Valis, I have sent Lee some photos, but he hasn't put them up yet. However, my buddy Ron has a couple at the bottom of the 69 - 70 page. It's funny you mention me smiling, my daughters complain I don't smile enough. The smile in my profile pic was easy, though, I was holding my second Grandson, Josh, the day he was born.
Mega, the story of that helicopter pilot is all too familiar. In the 18 months I was physically in country, we lost about 44 of the OH-6s I worked on. From that number, I can only remember about 6 dying. One, Scotty, was a total shock to everyone. He was shot in the leg, was recovering fine and on the flight to Japan, his leg started bleeding inside the body cast they had him in and he bled to death while sleeping. The book, "Red Bird Down," by Bruce Carlson, is dedicated to him. Bruce was flying the helicopter the day Scotty was shot.
Another book covering the operations of the Air Cav in Vietnam is "Hunter-Killer Squadron" by Matthew Brennan. It is a compilation of first hand accounts of activities there, from 1965 to 1972.
Manon, Thanks. Most of us did return safely. Many faced ostracism from the public, though. Since I stayed in the Army another 6 years after Vietnam, I wasn't exposed to as much of it as some others were, though. I'm very happy your uncles returned safely and hope they are doing well.

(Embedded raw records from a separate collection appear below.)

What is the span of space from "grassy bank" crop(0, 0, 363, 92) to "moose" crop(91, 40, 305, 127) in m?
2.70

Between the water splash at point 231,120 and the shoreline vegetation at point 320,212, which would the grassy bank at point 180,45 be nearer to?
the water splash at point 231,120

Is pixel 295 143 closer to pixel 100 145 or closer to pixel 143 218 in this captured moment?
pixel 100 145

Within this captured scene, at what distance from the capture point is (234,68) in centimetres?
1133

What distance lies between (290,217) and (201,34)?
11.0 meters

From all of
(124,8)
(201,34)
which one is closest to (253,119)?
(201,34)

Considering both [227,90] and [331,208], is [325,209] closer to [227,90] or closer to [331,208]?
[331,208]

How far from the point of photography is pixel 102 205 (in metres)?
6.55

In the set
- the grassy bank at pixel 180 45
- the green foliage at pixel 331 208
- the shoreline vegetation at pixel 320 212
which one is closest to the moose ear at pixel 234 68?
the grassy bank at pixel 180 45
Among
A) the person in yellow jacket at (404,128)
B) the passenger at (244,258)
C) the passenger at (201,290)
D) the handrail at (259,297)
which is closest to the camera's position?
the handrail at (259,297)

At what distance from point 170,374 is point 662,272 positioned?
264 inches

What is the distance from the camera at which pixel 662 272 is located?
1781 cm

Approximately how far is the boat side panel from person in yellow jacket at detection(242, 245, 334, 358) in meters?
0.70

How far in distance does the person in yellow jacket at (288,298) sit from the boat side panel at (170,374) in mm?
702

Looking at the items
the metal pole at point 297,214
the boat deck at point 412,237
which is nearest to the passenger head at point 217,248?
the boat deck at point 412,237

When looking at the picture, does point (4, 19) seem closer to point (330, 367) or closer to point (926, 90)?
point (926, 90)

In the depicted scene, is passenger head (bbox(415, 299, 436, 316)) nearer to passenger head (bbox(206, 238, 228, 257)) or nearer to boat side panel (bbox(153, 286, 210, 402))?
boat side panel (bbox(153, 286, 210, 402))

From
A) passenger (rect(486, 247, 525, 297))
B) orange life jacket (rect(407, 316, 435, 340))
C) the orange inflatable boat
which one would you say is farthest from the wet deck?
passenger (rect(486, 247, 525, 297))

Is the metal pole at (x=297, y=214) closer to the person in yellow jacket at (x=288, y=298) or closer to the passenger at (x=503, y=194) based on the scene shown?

In retrospect, the 7/17th was considered one of the better units in Vietnam. All still agree today and we are actively seeking all who we served with. They have been holding yearly reunions around the country as well as reconnecting old buddies and getting reacquainted with each other. We had some really good leaders who did everything they could to keep our morale high and still get the job done. We all regret the politicians didn't let us do what they sent us there to do.